Apesar das viagens serem longas, difíceis e perigosas no seu tempo, o Padre António Vieira assentou os conhecimentos e capacidades numa grande diversidade de contatos e experiências que lhe proporcionaram correr o Mundo. Só travessias do Atlântico fez sete, de Portugal para o Brasil e vice-versa. A primeira foi aos seis anos, para a Bahia, e a última no mesmo sentido aos 73 anos, desiludido pelas condenações do Santo Ofício e tratamento indigno por parte da Universidade de Coimbra, onde queimaram a sua esfinge em palha. A vida e a luta pelos seus objetivos levaram-no ainda à Holanda, onde negociou com os judeus fugidos de Portugal, e a Roma, onde conseguiu apoio do Papa para parar a Inquisição.

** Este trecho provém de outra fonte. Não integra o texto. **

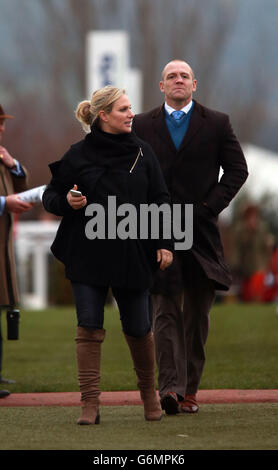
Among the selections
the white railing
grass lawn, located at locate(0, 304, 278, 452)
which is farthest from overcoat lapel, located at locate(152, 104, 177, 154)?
the white railing

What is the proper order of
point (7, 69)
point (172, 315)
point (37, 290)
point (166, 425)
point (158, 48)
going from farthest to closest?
point (7, 69) → point (158, 48) → point (37, 290) → point (172, 315) → point (166, 425)

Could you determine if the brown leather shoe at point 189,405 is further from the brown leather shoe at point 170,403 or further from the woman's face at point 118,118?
the woman's face at point 118,118

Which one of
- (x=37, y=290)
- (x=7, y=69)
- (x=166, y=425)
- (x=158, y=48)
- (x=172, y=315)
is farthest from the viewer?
(x=7, y=69)

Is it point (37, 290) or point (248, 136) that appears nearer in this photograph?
point (37, 290)

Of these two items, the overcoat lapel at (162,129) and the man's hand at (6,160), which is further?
the man's hand at (6,160)

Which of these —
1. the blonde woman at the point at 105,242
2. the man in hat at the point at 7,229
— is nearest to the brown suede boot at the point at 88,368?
the blonde woman at the point at 105,242

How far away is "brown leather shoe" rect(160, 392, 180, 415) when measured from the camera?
6.90 meters

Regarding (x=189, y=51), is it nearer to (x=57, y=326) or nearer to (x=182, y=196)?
(x=57, y=326)

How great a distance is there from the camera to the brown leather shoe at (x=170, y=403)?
6.90 meters

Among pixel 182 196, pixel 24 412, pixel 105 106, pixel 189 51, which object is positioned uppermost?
pixel 105 106

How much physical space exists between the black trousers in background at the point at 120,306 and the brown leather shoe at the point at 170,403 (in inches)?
19.5

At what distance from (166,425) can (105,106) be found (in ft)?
5.94

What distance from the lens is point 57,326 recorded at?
14.9 metres

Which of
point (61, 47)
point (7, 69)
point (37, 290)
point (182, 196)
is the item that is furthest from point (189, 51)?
point (182, 196)
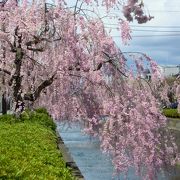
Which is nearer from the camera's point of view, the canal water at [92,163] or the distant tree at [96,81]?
the distant tree at [96,81]

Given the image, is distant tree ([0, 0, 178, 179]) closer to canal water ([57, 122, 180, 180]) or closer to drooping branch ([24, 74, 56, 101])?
drooping branch ([24, 74, 56, 101])

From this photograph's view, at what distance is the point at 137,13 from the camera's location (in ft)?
21.5

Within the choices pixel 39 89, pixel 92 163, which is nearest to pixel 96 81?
pixel 39 89

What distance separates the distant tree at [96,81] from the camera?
10250mm

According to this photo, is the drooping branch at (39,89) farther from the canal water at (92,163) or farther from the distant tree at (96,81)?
the canal water at (92,163)

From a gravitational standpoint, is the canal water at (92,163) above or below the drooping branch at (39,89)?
below

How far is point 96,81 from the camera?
10570 mm

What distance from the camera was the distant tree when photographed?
10250 mm

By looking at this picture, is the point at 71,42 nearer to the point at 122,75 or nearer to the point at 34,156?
the point at 122,75

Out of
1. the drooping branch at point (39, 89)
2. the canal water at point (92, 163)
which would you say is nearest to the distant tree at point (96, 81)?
the drooping branch at point (39, 89)

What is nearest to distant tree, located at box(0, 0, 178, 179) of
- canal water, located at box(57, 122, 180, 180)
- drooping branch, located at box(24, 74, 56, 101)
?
drooping branch, located at box(24, 74, 56, 101)

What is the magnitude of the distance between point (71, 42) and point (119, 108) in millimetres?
1767

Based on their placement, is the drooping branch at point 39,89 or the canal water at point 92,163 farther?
the canal water at point 92,163

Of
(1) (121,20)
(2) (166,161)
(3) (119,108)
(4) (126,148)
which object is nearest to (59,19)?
(1) (121,20)
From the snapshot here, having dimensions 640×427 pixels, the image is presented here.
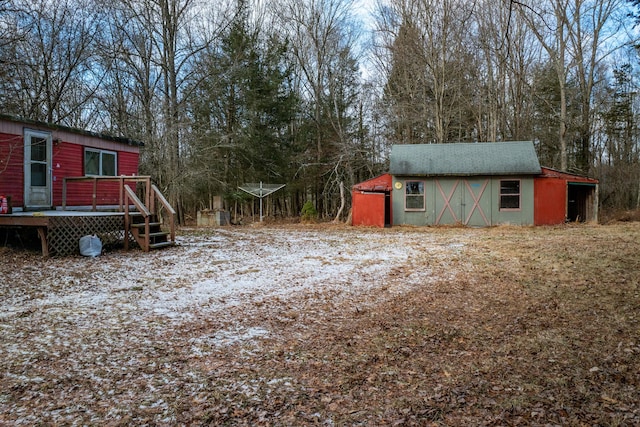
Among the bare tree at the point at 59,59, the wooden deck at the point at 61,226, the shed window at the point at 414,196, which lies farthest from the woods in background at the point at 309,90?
the wooden deck at the point at 61,226

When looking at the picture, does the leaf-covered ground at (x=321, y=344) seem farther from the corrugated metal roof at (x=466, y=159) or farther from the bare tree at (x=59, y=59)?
the bare tree at (x=59, y=59)

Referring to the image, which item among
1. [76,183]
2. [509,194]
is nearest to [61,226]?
[76,183]

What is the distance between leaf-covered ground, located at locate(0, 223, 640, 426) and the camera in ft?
8.82

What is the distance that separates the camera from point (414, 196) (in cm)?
1781

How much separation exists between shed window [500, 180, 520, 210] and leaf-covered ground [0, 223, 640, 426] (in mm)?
10028

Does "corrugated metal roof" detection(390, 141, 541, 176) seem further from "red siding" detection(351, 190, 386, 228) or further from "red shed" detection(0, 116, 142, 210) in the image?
"red shed" detection(0, 116, 142, 210)

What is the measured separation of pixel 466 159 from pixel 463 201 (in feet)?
5.88

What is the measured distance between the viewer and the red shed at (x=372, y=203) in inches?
680

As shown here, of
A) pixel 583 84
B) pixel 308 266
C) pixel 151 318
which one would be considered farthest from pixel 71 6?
pixel 583 84

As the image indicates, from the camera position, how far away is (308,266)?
25.9ft

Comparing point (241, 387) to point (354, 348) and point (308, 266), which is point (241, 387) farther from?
point (308, 266)

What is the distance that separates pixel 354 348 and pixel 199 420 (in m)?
1.61

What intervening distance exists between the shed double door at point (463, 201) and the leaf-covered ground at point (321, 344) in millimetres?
9798

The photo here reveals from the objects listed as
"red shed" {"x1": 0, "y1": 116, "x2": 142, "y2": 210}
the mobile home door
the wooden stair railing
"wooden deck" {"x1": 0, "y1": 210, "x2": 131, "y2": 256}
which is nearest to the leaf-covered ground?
"wooden deck" {"x1": 0, "y1": 210, "x2": 131, "y2": 256}
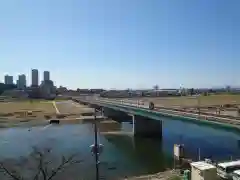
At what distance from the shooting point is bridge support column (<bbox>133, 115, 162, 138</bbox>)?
5141 centimetres

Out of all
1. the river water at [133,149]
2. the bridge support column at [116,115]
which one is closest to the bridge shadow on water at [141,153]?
the river water at [133,149]

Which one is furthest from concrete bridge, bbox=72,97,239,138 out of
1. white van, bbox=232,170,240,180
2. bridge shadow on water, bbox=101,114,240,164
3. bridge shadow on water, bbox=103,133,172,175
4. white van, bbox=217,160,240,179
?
white van, bbox=232,170,240,180

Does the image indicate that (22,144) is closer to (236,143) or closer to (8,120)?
(236,143)

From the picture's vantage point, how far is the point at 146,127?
5228 centimetres

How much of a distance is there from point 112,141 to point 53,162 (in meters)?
17.8

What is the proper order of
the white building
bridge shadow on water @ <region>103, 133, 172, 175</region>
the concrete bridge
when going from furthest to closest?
1. the concrete bridge
2. bridge shadow on water @ <region>103, 133, 172, 175</region>
3. the white building

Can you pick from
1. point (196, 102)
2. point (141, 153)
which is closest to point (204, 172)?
point (141, 153)

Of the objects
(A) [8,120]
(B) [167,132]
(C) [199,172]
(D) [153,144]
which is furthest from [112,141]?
(A) [8,120]

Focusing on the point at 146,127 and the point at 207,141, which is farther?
the point at 146,127

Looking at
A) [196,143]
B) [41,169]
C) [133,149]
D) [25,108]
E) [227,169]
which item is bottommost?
[133,149]

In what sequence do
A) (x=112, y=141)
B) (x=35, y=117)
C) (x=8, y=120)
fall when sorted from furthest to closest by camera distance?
1. (x=35, y=117)
2. (x=8, y=120)
3. (x=112, y=141)

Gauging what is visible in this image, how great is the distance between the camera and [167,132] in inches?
2080

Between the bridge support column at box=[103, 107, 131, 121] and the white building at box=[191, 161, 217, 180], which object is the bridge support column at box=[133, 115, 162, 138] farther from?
the white building at box=[191, 161, 217, 180]

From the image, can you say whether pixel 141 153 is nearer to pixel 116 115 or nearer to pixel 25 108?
pixel 116 115
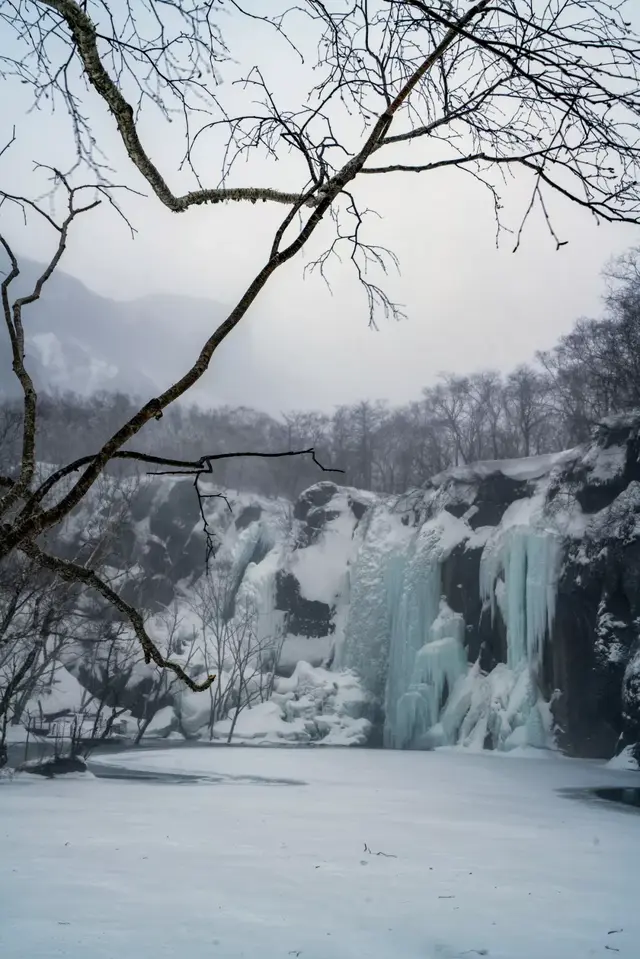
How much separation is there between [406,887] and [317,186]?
4657mm

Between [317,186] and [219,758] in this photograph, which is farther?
[219,758]

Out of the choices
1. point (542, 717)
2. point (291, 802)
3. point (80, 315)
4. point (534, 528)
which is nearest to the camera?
point (291, 802)

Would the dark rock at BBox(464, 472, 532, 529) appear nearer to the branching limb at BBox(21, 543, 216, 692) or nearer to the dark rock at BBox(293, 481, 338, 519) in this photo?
the dark rock at BBox(293, 481, 338, 519)

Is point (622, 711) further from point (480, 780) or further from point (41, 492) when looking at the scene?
point (41, 492)

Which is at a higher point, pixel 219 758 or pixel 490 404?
pixel 490 404

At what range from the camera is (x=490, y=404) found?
27969mm

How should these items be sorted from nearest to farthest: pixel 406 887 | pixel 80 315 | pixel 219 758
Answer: pixel 406 887 → pixel 219 758 → pixel 80 315

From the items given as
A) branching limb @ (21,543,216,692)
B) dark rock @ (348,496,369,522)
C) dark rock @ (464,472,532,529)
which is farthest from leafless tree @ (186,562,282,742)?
branching limb @ (21,543,216,692)

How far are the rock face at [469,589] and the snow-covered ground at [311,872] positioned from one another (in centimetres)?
604

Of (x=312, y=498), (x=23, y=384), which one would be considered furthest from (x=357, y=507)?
(x=23, y=384)

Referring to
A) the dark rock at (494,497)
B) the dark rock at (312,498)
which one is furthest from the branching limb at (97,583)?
the dark rock at (312,498)

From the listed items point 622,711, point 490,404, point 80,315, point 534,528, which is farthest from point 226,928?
point 80,315

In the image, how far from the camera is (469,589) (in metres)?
18.7

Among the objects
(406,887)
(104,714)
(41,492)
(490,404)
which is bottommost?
(104,714)
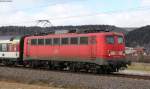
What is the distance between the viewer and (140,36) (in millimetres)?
166625

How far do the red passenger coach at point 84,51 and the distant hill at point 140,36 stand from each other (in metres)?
123

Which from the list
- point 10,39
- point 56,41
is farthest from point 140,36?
point 56,41

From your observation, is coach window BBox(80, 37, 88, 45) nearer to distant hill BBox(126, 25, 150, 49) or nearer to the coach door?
the coach door

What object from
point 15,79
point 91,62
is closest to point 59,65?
point 91,62

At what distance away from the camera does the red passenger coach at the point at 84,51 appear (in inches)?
1234

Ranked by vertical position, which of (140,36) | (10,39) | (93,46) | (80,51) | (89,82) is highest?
(140,36)

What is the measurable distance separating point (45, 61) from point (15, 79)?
10742 mm

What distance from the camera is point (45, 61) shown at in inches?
1540

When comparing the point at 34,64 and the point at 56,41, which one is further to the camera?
the point at 34,64

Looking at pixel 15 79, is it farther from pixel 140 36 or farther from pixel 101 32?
pixel 140 36

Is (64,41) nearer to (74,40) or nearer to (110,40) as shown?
(74,40)

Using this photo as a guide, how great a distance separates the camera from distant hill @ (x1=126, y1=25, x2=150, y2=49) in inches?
6389

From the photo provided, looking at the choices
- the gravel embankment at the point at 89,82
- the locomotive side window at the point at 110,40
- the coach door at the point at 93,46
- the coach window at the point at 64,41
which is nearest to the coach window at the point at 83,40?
the coach door at the point at 93,46

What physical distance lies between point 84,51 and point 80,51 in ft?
1.83
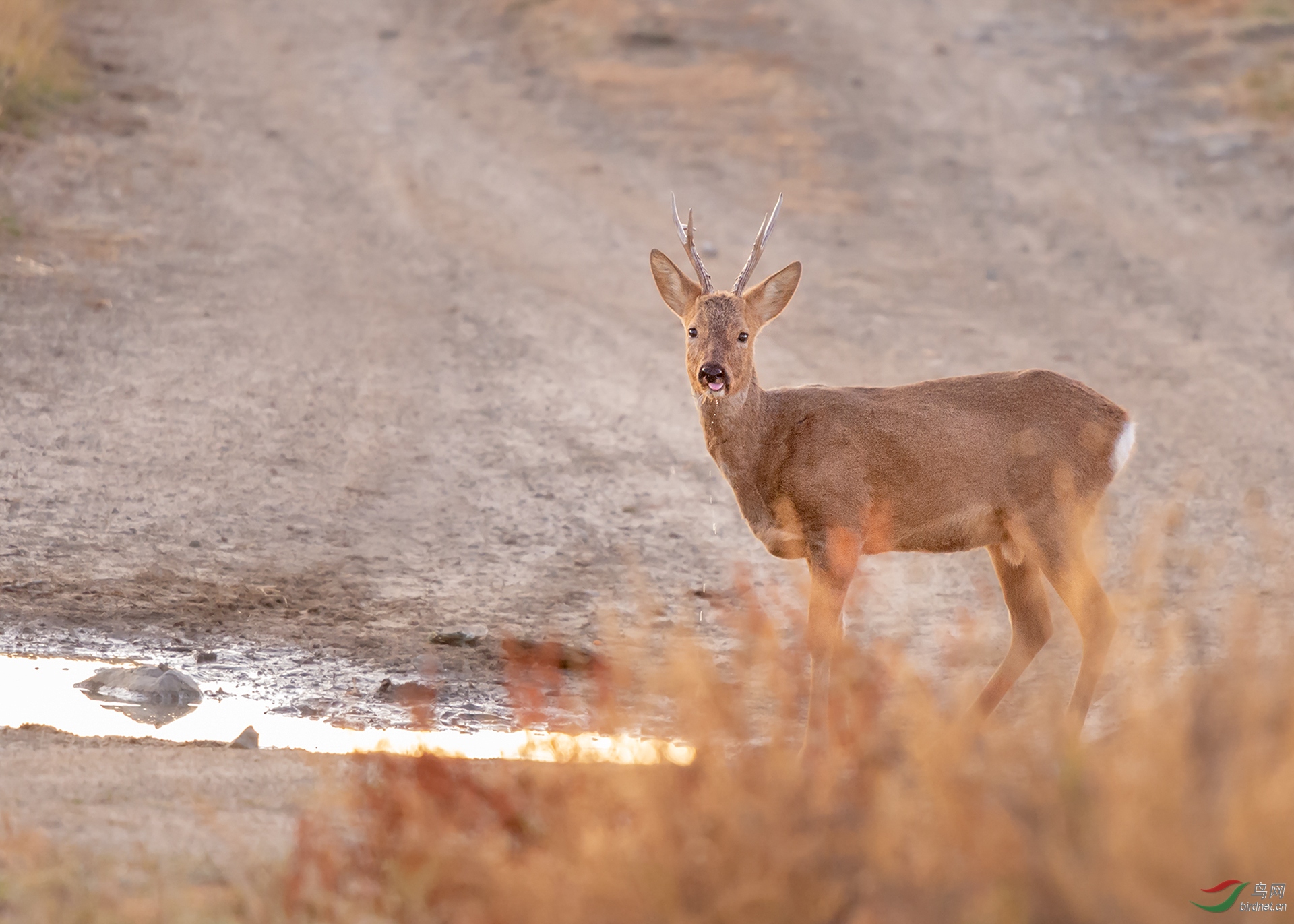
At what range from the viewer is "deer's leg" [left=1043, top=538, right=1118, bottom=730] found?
723 centimetres

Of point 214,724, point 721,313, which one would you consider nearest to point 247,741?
point 214,724

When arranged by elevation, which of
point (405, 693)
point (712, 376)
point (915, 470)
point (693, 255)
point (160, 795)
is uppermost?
point (693, 255)

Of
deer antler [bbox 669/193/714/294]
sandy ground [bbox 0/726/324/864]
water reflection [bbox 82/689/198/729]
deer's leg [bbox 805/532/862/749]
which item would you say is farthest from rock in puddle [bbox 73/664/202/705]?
deer antler [bbox 669/193/714/294]

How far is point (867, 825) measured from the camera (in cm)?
396

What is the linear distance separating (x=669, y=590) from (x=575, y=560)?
26.1 inches

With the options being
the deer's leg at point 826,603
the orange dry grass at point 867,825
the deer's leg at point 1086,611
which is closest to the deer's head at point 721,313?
the deer's leg at point 826,603

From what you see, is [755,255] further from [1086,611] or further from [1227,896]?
[1227,896]

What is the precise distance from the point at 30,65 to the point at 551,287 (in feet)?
22.1

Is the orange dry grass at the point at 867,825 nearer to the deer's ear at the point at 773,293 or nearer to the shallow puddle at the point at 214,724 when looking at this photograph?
the shallow puddle at the point at 214,724

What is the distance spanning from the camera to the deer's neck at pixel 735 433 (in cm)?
732

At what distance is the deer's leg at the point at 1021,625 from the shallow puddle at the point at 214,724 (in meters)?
1.93

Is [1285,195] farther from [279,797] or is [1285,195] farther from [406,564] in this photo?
[279,797]

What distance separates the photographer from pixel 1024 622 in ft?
25.1

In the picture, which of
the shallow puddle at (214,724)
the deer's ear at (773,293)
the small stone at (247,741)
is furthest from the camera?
the deer's ear at (773,293)
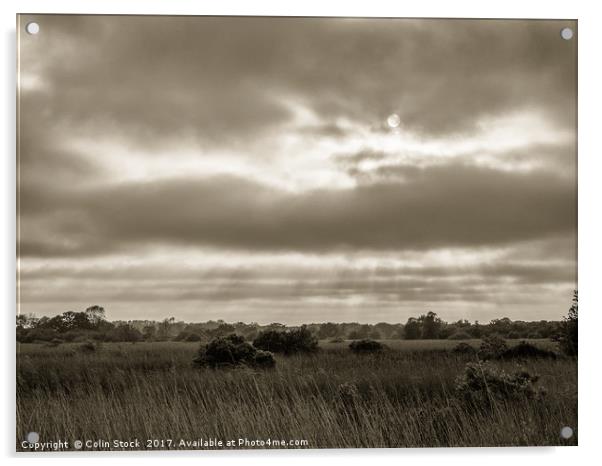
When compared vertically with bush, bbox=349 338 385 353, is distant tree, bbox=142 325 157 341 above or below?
above

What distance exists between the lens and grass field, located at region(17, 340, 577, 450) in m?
7.13

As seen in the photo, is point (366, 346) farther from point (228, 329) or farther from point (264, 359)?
point (228, 329)

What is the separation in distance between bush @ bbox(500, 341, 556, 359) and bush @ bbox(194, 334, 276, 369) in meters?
2.59

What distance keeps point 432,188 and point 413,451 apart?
2.86 m

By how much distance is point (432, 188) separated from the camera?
7453mm

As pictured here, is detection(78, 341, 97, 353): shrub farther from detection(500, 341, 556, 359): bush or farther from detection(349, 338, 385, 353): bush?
detection(500, 341, 556, 359): bush

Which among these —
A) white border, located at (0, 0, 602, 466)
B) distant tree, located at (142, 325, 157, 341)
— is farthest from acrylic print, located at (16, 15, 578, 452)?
white border, located at (0, 0, 602, 466)

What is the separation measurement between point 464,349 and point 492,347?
1.04 ft

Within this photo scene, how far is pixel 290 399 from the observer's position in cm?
733

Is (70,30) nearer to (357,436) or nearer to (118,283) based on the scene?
(118,283)

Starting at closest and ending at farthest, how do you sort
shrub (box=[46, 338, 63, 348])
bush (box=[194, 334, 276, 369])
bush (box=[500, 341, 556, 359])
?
shrub (box=[46, 338, 63, 348]) < bush (box=[194, 334, 276, 369]) < bush (box=[500, 341, 556, 359])
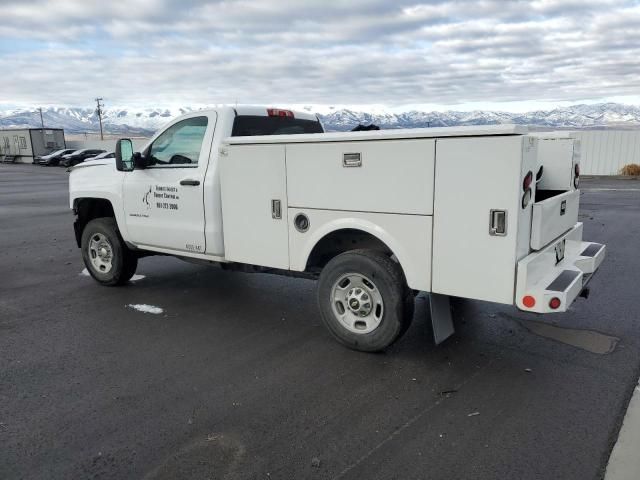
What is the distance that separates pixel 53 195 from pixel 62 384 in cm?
1846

Nasceu em Lisboa a 6 de Fevereiro de 1608, filho de família modesta mas letrada. O pai Cristóvão Vieira Ravasco era funcionário publico na Bahia e a avó paterna uma serviçal mestiça. Faleceu na Bahia, na Quinta do Tanque, com 89 anos, a 18 de Julho de 1697.
Fontes:- João Vaz, “Correio da Manhã”, de 09/02/2008, com a devida vênia e agradecimento.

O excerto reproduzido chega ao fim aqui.